Chico Vejar |
I still remember watching the Friday Night Fights with my father back in the 1950’s. It was a ritual for my father. I remember the old beer commercials and the company that my father had at the house when we watched the fights, usually my uncle Gilbert and uncle Jimmy. I was young but I clearly remember. I didn’t know who was fighting but I just loved being there with my dad. I would ask my father “Who are you voting for?” he would laugh and say “You don’t vote for the fighters, son”. I didn’t quite get it yet. Sometimes I would see what appeared to be an opening and yell out to my father “How come he didn’t throw a punch” His answer was almost always. “It’s a lot harder to see those things when you’re in the ring”. I would run around the house throwing punches at imaginary opponents. I wanted to be a boxer. My father had some old leather boxing gloves and a speed bag in the garage. I would punch away at the bag without any real knowledge of what I was doing. I just wanted to feel like a boxer.
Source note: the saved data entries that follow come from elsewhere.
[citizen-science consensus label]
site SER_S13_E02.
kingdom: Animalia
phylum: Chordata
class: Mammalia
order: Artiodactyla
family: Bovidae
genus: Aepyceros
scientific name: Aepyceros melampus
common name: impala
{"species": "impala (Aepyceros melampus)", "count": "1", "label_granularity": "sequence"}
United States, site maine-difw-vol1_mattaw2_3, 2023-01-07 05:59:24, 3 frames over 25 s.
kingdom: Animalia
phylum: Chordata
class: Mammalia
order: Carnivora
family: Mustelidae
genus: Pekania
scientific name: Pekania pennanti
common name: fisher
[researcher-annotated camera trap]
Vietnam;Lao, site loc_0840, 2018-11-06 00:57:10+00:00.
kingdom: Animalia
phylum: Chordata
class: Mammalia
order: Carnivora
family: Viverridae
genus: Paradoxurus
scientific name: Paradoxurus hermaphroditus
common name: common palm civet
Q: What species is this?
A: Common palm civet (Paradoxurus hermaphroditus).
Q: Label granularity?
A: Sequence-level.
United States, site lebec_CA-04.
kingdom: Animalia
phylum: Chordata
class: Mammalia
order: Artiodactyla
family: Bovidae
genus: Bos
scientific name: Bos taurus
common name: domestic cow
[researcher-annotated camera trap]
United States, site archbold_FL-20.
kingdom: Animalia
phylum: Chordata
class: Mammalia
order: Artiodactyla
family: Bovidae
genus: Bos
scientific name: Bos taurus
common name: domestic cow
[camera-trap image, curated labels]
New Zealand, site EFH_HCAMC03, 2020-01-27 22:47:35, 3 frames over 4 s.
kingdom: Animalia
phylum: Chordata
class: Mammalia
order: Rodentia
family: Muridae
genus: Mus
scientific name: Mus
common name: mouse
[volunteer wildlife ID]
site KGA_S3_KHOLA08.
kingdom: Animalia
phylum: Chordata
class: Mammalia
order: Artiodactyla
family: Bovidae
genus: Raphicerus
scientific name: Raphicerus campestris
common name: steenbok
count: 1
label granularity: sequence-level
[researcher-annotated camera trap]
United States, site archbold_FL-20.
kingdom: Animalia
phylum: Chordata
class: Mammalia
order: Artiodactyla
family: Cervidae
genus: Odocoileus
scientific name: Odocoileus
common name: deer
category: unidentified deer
When I was older I came to understand that the 1950’s was one of the greatest era in boxing and some of the best fighters of that time would appear on Friday nights. Guys like Sugar Ray Robinson and Carmen Basilio, Chuck Davey, Chico Vejar, Kid Gavilan, Gene Fullmer, Johnny Saxton, Tony DeMarco, Charlie Powell and so many more that I would never be able to mention them all. It was a “Golden Age” for boxing. I was lucky enough to be born at a time when I can still remember it. A little fuzzy perhaps because I was so young but still I remember those nights in our small front room in Santa Fe Springs, California, watching the fights, my father and uncles standing and yelling at the television, their hands swinging away, beer cans in their hands, hoping to be heard by their favorite fighter. Those were special days.
Charlie Powell vs Mike DeJohn, November 6, 1959, Syracuse, New York
DeJohn KO's Powell in the first round
Sugar Ray Robinson vs Carmen Baslio, September 23, 1957, Yankee Stadium, NY
This Rocky Marciano-Hamm’s beer commercial is vintage 1950’s and early 1960’s and I can remember the Hamm’s commercial with the native drumbeats, to this day.